Il mio tesoro intanto
andate a consolar,
E del bel ciglio il pianto
cercate di asciugar.

Ditele che i suoi torti
a vendicar io vado;
Che sol di stragi e morti
nunzio vogl'io tornar.

My treasure, meanwhile,
Go and console.
And from her beautiful eyes, the tears,
Try to wipe away.

Tell her that the wrongs against her,
I'm going to avenge,
That only of killing and death
As announcer will I return.

==Music==
| |

The aria is set in B-flat major and in cut common time (cut-time), with tempo indication of Andante grazioso. It is 101 bars long and takes about four minutes to perform. Its vocal range covers D3 to A4, while its tessitura is roughly F3 to G4. For most of the piece, the violins and violas play con sordino (with mutes) for a mellow effect.
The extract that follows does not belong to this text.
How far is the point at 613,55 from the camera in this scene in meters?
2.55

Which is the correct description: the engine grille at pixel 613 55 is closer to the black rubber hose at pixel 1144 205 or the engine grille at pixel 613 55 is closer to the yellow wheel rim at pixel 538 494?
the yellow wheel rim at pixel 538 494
In addition to the strings, the aria uses clarinets in B-flat, bassoons and B♭ alto horns.

==In other media==
A concert performance of "Il mio tesoro" is mentioned in the opening paragraphs of Tolstoy's novel Anna Karenina Excerpts from it are sung by the protagonist's father in the 1949 black comedy film Kind Hearts and Coronets.